Recently my wife was travelling back from work in Pretoria on the Gautrain, while I was in the kitchen washing dishes. 

No, I’m not inverting a patriarchal stereotype, it’s just the truth.

After the last dish had been stacked in the rack, I picked up my phone and saw a series of messages from her. 

“Train leaves in seven minutes,” read the first.

“Running out of battery, so I won’t be able to call you when I get to Rosebank, will you fetch me in 45 minutes?” read the next one. 

The third message, five minutes later than the first read, “On 1% please answer”.

I tried to call, but my wife’s phone went straight to voicemail. It was obviously dead. 

I grabbed my car keys and drove to the Rosebank Gautrain station to pick her up.

Now I’m pretty sure that everyone who owns a cellphone has been in that situation at least once. 

The one where your phone runs out of battery just when it seems you need it the most. There is an almost irrational sense of panic that rises up within you.

When I got lost in Johannesburg and my phone decided to die, cutting me off from Google Maps, it felt like a crisis. 

A sense of dread came over me. “Oh no, what do I do now?” I thought to myself.

What I did was find some helpful people who passed on some directions and I was soon on my way. Since that day, I have learnt to keep a map book in my car in case of emergencies, just like I did before Google Maps existed.

Before cellphones became so ubiquitous, people who were travelling between cities and needed to get picked up at a train station would have phoned through their arrival details, hours – if not days – before.

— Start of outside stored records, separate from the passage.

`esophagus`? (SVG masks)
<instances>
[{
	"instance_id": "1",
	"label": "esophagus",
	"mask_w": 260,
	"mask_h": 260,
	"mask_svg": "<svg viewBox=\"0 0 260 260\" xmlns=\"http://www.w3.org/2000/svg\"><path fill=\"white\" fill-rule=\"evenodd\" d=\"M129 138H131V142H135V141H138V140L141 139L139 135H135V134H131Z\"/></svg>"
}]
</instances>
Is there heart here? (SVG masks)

But that level of preparedness almost seems antiquated in a world where we are used to technology solving our problems at the touch of a button.

What I am curious about is why the dead phone can instil such anxiety in human beings, when deep down we know that people still found where they were going and still managed to get picked up at the train station in the days before of cellular devices.

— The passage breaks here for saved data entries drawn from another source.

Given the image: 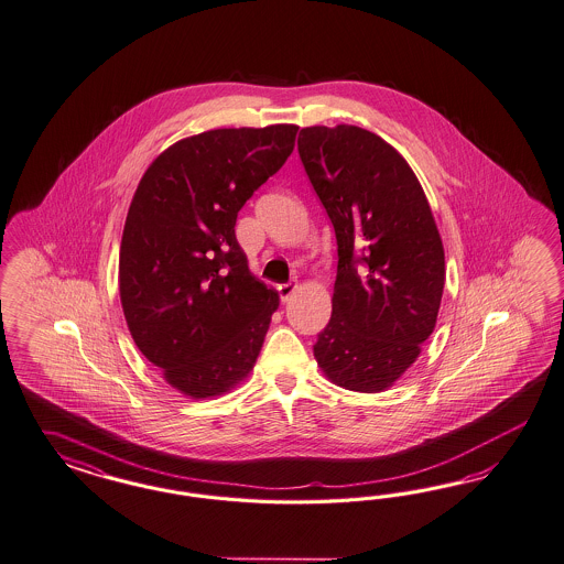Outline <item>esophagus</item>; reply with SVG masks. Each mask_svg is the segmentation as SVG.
<instances>
[{
    "mask_svg": "<svg viewBox=\"0 0 564 564\" xmlns=\"http://www.w3.org/2000/svg\"><path fill=\"white\" fill-rule=\"evenodd\" d=\"M295 290H297V283L293 281V283H283V285H279V295H281V300L283 302H290L291 295L295 293Z\"/></svg>",
    "mask_w": 564,
    "mask_h": 564,
    "instance_id": "34e87169",
    "label": "esophagus"
}]
</instances>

Why does the dead phone make human beings feel helpless and impotent and what does that say about our relationship with technology?

A while back I read about Die With Me, a chatroom app with a difference. Die With Me is essentially an artwork in chatroom disguise. 

What distinguishes it from normal chatroom apps is that you can only use it for the brief period between when your phone has 5% battery left and when it dies.

It is the brainchild of Dries Depoorter and David Surprenant. Depoorter says that the feeling of getting lost in a city when his phone had died inspired him.

“I think it’s a new feeling we all can recognise,” he told Tech Crunch. “Having a low battery on you feels… it feels like you depend on technology.”

Most phones only last about four to five minutes with 5% of battery life, so the occupants of the Die With Me chatroom are constantly changing. 

Depoorter says the stress that comes from being able to use the chatroom but only for a limited window is essential to the experience.

He says they have also noticed how users share tips on how to stay in the chatroom for longer. Depoorter’s chatroom project brought a smile to my face, and I couldn’t help but think that those who just dismiss it as a gimmick are really missing the point.

If we are going to successfully navigate the new technologically advanced future, we are going to have to have honest conversations with one another and ourselves about the psychological and emotional stresses of a technology-dependent world.

Perhaps spending your last few percentage points of battery power in a chatroom, sharing the now- common human experience of facing being cut off from the digital world, is not just a clever idea.

To me, Die With Me is a way for us all to take a few minutes out of our busy days to realise that when the phone goes dead, life doesn’t come to a grinding halt.

Let’s make 2018 the year in which we begin to challenge irrational behaviour fuelled by technological dependency.